■ WHAT THE TASK REQUIRES
Your output should be the lines below from the one holding "Nu-pieds rouges duveteux" through the one holding "29日一名犹他州选务人员在处理美国大选邮寄选票。", transcribed exactly, with no pictures.

■ MATERIALS PROVIDED
- - -

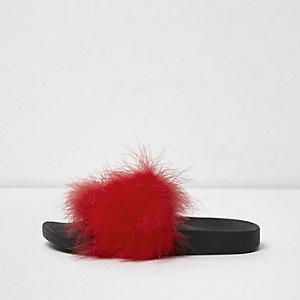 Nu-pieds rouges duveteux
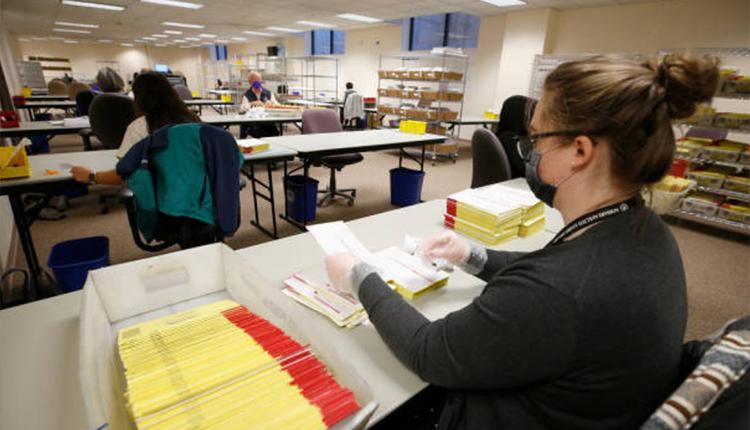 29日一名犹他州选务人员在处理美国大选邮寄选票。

- - -

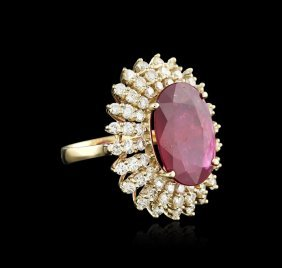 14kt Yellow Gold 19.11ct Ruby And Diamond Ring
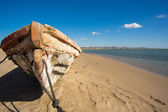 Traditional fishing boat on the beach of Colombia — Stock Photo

- - -

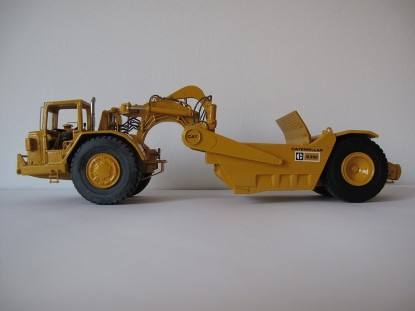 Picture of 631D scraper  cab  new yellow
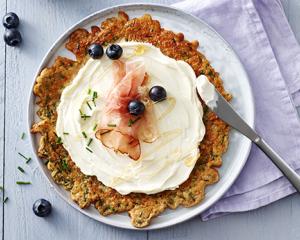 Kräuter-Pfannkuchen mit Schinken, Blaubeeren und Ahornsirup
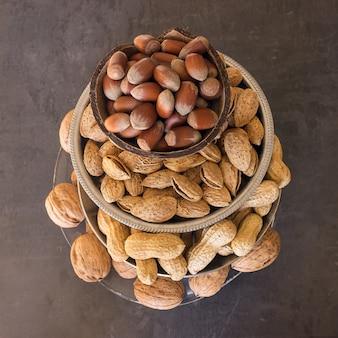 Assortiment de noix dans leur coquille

- - -

■ WRITTEN RESPONSE
 Nu-pieds rouges duveteux
 29日一名犹他州选务人员在处理美国大选邮寄选票。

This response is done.